### Défi 1:
D'après le texte présenté sur le campement, quels groupes de participants y étaient les plus nombreux ? Énumérez-les tous.

### Texte présenté:

################

Cette déprimante discussion matinale lors de la plénière a donc donné lieu à une série d’arguments classiques en réponse aux « anarchistes humanistes » qui voulaient nourrir les flics... Sur le moment, c’était difficile à vivre parce que nous ne pensions pas avoir fait autant de kilomètres pour tomber aussi bas (on se serait cru dans une assemblée générale étudiante au départ d’un mouvement social en France, avec toute la naïveté pleine de bonté d’étudiant-e-s n’ayant pas encore eu à être confronté-e-s aux flics)... En parlant de kilomètres parcourus, je signale au passage que dans le campement, il n’y avait quasiment personne qui vivait à Uzhgorod ou aux alentours, donc personne pour nous assurer de la pseudo exceptionnelle gentillesse des flics locaux... Aussi, parmi les partisan-e-s du « pour » comme du « contre », se trouvaient aussi bien des Européen-ne-s de l’Est et de l’Ouest (globalement, il y avait lors de ce campement surtout des Ukrainien-ne-s et des Russes, également beaucoup d’Allemand-e-s, et des gens d’un peu partout en Europe – Lithuanie, Pologne, Biélorussie, Slovaquie, République Tchèque, Autriche, Roumanie, Moldavie, Grèce, Finlande, Pays-bas, Angleterre, Belgique, France, Espagne, Portugal, ainsi que de Nouvelle-Zélande, Israël, Palestine, Canada, Etats-Unis, etc.), et toutes les discussions se déroulaient en anglais et en russe (avec une traduction simultanée pour les quelques Français-es qui ne parlaient ni anglais ni russe – la tradition des Français-es nul-le-s en langues étrangères étant ainsi confirmée...).

Parmi les arguments « contre », donc, surtout en réponse au « pour » :
- « C’est une drôle de façon de considérer l’autogestion et l’anarchie que de prétendre que toute initiative personnelle est au-dessus des décisions collectives prises en assemblée plénière... Dans ce cas, pourquoi nous réunissons-nous ici ? »

################

### Données fournies:
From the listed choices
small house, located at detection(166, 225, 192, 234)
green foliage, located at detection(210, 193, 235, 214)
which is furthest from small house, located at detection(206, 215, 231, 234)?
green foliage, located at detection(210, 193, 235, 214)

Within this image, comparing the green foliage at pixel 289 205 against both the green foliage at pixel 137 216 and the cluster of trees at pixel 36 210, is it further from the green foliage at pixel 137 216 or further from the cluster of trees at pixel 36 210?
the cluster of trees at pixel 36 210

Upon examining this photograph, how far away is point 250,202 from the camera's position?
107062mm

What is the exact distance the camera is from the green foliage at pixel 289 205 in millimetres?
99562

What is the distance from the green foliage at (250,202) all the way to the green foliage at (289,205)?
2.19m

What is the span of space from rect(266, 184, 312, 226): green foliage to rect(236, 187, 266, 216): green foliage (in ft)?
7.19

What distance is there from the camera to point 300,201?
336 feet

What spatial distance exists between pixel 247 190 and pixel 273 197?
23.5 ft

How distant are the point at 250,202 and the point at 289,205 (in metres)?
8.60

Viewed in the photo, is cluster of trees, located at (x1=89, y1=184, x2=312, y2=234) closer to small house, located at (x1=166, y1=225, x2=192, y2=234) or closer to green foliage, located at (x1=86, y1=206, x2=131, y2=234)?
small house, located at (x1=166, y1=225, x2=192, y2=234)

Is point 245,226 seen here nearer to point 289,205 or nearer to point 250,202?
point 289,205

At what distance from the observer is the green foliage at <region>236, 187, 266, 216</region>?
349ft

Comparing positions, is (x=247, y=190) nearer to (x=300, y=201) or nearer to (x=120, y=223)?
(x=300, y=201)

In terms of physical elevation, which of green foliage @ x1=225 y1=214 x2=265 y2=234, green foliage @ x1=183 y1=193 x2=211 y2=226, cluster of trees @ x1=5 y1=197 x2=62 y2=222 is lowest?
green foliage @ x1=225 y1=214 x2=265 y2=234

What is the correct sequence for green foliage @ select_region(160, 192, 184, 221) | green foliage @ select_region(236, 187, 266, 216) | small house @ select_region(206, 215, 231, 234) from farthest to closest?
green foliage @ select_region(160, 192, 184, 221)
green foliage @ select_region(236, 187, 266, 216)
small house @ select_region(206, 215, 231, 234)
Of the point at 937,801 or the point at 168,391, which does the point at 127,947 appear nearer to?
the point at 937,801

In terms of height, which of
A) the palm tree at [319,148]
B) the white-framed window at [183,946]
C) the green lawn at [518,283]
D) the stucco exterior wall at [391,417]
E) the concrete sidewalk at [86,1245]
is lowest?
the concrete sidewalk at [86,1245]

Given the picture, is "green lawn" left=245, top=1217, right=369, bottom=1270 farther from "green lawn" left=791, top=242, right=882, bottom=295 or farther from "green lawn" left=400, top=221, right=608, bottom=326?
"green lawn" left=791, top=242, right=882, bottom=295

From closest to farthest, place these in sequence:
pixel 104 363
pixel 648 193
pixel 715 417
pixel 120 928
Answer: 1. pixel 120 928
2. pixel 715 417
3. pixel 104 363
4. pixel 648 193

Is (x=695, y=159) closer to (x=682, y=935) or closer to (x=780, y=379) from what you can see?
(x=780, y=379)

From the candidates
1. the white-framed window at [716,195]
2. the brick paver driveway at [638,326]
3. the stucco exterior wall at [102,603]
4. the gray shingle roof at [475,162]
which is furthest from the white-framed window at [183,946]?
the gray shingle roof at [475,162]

################

### Défi 2:
Indiquez le nombre de lignes des données ci-dessus qui contiennent le mot « this », sans rien ajouter.

### Réponse 1:
- Ukrainien-ne-s
- Russes
- Allemand-e-s

### Réponse 2:
2